401569: GYM100495 A Crystals

Magicians at our University want to be alchemists. They work with crystals - they can mix some set of crystals and get another set of crystals. Of course, it is needed that these changes comply with the rules because to change the set of crystals would be impossible otherwise even for magicians!

As in real life, a lot of work is needed to do to change sets of crystals. Therefore, each rule has a fixed amount of work it requires to apply.

Magicians buy potato chips and find some magical crystals in the packages. There can't exist more than one crystal of the same type, because the stronger crystal of the same type consumes the weaker and, finally, the one crystal is left.

There is a special set of crystals called "the dream set". When magician owns all crystals of the dream set and nothing more, he is very proud of that (equally to a kid who collects all puponauts).

You are given the set magician owns initially, the dream set and the rules. You need to answer whether it is possible to get only the dream set and to print the minimal needed amount of work to get it. They will decide themselves if it is worth doing.

Notes:

• a magician can pick all his set or only a part of it when applying the rules, while he should get exactly the dream set in the end;
• a magician can apply any number of rules and as many times as he likes.

For example, if he owns crystals {1, 2, 3} and the rule is that we can change {2, 3} to {3, 4}, the magician can get {1, 3, 4} if he wants. But that would not satisfy him if the dream set was {1, 4}.

The first line contains the number of test cases T (1 ≤ T ≤ 50).

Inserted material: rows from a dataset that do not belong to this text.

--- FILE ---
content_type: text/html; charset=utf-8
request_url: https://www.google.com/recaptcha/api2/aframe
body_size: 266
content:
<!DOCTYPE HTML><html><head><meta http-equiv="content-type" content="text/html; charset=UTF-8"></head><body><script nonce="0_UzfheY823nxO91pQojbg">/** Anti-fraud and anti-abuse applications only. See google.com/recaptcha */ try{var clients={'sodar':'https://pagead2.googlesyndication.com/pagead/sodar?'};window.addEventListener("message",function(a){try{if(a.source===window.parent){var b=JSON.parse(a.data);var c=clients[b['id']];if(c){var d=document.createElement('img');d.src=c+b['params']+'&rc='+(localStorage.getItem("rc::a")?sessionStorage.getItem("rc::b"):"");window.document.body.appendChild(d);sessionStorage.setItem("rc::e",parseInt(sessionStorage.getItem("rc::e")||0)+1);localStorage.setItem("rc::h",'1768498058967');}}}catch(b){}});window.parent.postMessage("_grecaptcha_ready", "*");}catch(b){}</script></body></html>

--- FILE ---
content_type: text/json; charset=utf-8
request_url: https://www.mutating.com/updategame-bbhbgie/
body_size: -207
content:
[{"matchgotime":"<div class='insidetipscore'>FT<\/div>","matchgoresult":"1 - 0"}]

In the first line of every test case there are two integers n (1 ≤ n ≤ 12) and m (1 ≤ m ≤ 1000) - the number of different types of crystals and the number of rules.

The set of crystals is described with the number of its elements size (1 ≤ size ≤ n) and then size number of distinct integers, which shows the types of crystals belonging to the set (0 ≤ type ≤ n - 1). All numbers are separated by spaces.

In the second line of every test case there is an initial set of crystals owned by a magician.

In the the third line there is the dream set.

In the following m lines the rules are described as “work S1 S2” - (1 ≤ work ≤ 10⁹), S1 and S2 are the sets of crystals. The integer amount of work is needed to be done to change the set S1 to the set S2.

For each test case output one line containing “Case #tc: YES work” or “Case #tc: NO” where tc is the number of the test case (starting from 1), “YES” or “NO” shows whether is it possible to get the dream set of crystals and work is the minimal amount of work which is needed to be done to get this set.

2
1 1
1 0
1 0
1 1 0 1 0
3 1
2 0 1
1 2
1000000000 1 1 1 2

Case #1: YES 0
Case #2: NO